The cutter will be the first of three planned FRCs stationed in Galveston, Texas.
Daniel Tarr, the cutter’s namesake, was one of four Coast Guard coxswains who served with the Marines during the amphibious invasion of Tulagi, Solomon Islands, in August 1942. Tarr enlisted as a surfman and later became coxswain of USS McKean’s Boat Number 1 prior to the invasion. On Aug. 7, 1942, Tarr, along with the other 3 coxswains, landed the first wave of the Marine Corps’ Raider Battalion on the beaches of Tulagi; in the following three days, they also delivered vitally needed equipment, ammunition and supplies. For their role in the landing of the Marines’ first wave, and capture of Tulagi, the four coxswains were awarded the Silver Star Medal. They were the first enlisted men in the Coast Guard to receive the Silver Star Medal.
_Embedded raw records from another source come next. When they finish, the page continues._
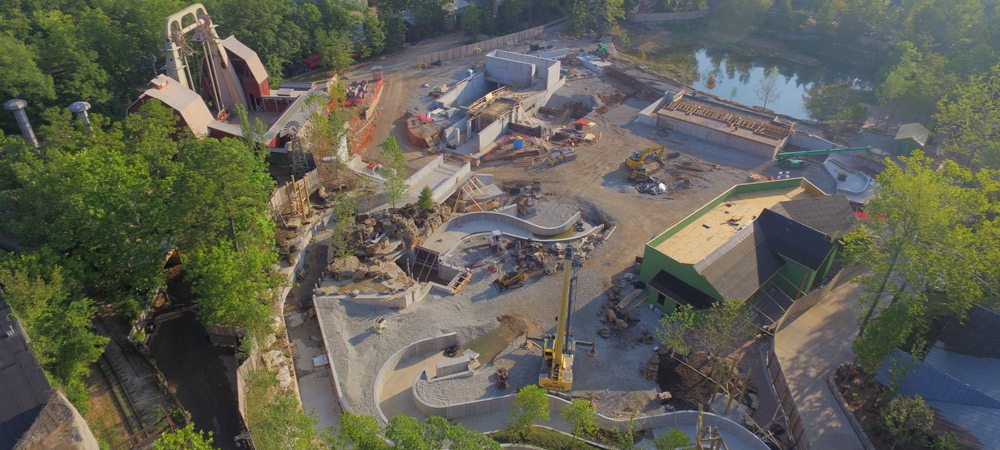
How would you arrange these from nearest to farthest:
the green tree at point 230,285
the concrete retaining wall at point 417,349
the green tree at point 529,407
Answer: the green tree at point 529,407 < the green tree at point 230,285 < the concrete retaining wall at point 417,349

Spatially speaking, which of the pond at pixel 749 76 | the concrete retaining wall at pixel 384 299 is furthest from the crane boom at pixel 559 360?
the pond at pixel 749 76

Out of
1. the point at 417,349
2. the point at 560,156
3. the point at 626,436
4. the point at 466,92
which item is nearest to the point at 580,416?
the point at 626,436

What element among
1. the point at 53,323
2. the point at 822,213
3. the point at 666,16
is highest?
the point at 666,16

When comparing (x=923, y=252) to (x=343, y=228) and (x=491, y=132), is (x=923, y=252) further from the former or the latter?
(x=491, y=132)

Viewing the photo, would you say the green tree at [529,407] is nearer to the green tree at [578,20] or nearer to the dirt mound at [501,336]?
the dirt mound at [501,336]

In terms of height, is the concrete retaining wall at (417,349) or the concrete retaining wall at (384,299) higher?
the concrete retaining wall at (384,299)
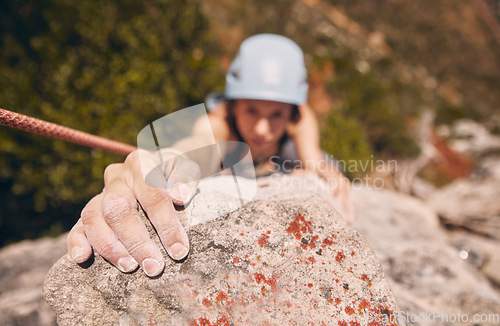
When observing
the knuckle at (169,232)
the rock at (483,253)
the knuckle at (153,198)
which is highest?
the knuckle at (153,198)

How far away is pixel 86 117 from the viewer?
4.75 meters

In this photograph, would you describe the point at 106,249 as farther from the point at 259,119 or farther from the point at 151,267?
the point at 259,119

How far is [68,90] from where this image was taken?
4.66m

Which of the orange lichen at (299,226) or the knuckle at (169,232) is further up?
the knuckle at (169,232)

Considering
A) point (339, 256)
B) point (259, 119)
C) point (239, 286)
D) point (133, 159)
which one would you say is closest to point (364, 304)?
point (339, 256)

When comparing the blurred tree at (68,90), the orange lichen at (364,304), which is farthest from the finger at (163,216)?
the blurred tree at (68,90)

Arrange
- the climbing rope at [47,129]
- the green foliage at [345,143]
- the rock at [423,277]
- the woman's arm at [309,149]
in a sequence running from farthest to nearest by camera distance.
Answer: the green foliage at [345,143], the woman's arm at [309,149], the rock at [423,277], the climbing rope at [47,129]

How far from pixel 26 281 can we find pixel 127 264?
2.62 metres

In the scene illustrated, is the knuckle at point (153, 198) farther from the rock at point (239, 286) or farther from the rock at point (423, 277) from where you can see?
the rock at point (423, 277)

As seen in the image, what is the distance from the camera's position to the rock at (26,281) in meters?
2.27

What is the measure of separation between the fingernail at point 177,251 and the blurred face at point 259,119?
147 cm

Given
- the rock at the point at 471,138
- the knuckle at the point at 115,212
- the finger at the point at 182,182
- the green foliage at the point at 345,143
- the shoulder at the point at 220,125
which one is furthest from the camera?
the rock at the point at 471,138

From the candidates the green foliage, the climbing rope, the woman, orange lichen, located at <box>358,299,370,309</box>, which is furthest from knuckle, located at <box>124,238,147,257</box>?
the green foliage

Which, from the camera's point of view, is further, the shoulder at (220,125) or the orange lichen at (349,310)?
the shoulder at (220,125)
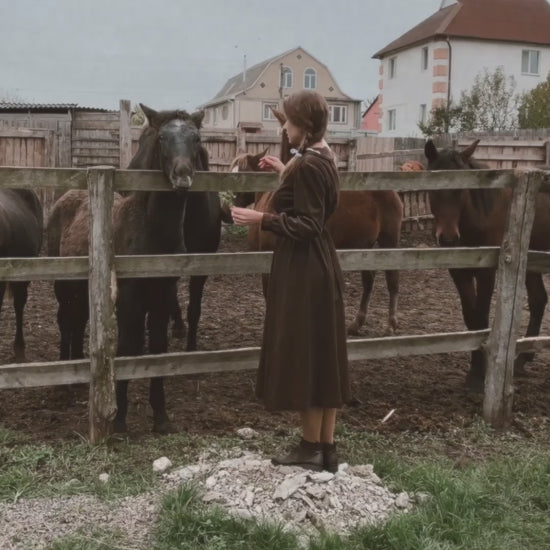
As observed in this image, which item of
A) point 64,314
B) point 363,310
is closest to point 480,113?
point 363,310

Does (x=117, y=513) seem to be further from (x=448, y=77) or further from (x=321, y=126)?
(x=448, y=77)

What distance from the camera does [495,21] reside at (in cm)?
4550

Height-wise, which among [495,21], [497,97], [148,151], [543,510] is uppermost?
[495,21]

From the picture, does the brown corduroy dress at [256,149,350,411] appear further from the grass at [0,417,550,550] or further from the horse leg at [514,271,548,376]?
the horse leg at [514,271,548,376]

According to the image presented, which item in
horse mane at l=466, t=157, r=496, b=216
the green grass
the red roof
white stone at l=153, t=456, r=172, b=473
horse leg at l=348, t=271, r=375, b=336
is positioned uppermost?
the red roof

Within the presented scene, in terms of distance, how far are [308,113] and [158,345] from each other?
7.12ft

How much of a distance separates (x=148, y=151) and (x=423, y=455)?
9.12 feet

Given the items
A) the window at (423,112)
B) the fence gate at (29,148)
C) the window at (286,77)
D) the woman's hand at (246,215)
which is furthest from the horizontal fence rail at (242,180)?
the window at (286,77)

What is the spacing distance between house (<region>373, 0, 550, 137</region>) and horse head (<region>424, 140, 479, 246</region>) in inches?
1452

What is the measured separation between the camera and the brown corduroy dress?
3.74 meters

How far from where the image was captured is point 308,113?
12.0 feet

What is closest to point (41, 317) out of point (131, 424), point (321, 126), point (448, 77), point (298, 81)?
point (131, 424)

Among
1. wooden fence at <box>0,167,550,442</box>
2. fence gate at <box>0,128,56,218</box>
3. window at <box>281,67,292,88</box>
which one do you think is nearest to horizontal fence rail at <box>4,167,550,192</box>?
wooden fence at <box>0,167,550,442</box>

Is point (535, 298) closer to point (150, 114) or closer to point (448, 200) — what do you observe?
point (448, 200)
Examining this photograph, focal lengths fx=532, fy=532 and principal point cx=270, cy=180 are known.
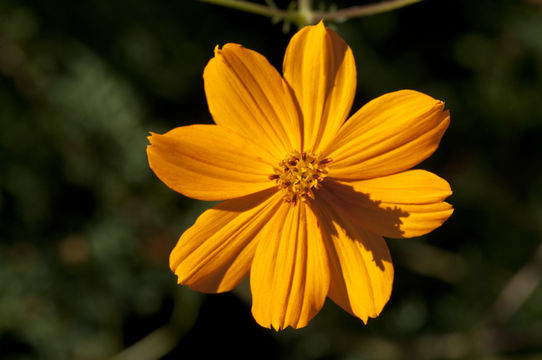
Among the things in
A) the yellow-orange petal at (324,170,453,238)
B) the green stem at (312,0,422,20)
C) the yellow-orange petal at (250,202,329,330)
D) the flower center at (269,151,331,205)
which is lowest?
the yellow-orange petal at (250,202,329,330)

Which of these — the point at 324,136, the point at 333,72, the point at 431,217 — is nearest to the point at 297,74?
the point at 333,72

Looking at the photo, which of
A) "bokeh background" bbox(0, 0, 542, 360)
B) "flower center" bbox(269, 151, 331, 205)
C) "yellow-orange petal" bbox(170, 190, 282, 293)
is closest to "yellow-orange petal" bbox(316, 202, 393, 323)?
"flower center" bbox(269, 151, 331, 205)

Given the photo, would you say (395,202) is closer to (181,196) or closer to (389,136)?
(389,136)

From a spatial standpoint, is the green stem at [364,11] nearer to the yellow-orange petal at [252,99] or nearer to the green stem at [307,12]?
the green stem at [307,12]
The FRCs are replacing the 1980s-era 110-foot patrol boats and feature advanced command, control, communications, computers, intelligence, surveillance and reconnaissance equipment. The cutters feature improved habitability and seakeeping, and over-the-horizon cutter boat launch and recovery from astern or via side davits. Each FRC is 154 feet long, has an endurance of at least five days and can reach a maximum speed of over 28 knots.
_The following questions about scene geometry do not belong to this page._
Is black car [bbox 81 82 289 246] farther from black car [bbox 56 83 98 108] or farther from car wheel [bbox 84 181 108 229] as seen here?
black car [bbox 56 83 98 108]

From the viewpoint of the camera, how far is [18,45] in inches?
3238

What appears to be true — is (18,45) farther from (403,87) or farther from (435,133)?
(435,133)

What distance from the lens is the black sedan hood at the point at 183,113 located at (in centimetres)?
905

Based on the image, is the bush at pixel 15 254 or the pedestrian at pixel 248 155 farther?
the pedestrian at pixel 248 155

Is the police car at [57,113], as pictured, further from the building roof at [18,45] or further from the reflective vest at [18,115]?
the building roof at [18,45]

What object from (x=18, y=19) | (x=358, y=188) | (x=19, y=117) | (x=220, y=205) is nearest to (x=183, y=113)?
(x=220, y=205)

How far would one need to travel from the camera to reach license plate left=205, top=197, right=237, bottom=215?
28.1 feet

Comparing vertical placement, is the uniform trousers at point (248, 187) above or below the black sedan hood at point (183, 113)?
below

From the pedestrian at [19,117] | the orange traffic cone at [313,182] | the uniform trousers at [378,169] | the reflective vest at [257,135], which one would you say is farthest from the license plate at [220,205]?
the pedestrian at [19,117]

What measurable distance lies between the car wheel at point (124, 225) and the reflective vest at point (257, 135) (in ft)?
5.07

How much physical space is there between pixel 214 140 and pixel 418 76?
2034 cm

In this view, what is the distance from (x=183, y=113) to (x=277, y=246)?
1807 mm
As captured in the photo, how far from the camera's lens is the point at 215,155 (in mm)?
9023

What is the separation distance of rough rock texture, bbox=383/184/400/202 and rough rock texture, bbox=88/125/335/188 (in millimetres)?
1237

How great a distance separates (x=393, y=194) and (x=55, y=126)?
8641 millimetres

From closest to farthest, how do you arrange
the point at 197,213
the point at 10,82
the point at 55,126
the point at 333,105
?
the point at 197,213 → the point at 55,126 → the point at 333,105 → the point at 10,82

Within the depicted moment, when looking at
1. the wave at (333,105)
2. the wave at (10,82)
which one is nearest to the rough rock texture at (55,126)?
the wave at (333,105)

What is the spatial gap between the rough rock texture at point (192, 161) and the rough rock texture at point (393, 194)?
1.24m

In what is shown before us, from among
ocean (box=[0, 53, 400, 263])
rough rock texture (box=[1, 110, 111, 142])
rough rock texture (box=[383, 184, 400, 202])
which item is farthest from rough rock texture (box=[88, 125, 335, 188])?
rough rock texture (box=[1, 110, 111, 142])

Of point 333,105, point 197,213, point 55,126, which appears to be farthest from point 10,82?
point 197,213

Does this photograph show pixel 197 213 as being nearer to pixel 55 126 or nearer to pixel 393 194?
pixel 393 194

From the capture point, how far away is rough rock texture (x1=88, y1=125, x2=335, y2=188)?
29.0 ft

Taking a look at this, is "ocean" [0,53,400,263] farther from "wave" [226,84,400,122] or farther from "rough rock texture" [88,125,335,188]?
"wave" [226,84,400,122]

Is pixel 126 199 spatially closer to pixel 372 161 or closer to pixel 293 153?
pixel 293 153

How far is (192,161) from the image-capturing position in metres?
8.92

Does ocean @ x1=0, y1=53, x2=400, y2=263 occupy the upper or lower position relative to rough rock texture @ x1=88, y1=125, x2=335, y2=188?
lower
Thirty-five FRCs are in service: 12 in Florida; seven in Puerto Rico; four in California; three in Hawaii and in New Jersey; and two in Alaska, Mississippi and North Carolina. The Coast Guard ordered 56 FRCs to date. Future FRC homeports include Santa Rita, Guam; Astoria, Oregon; and Kodiak, Seward and Sitka, Alaska.
The 35th fast response cutter, USCGC Angela McShan (WPC-1135), was commissioned during a ceremony in Cape May, New Jersey on Oct. 26. It is the third FRC to be stationed in Cape May.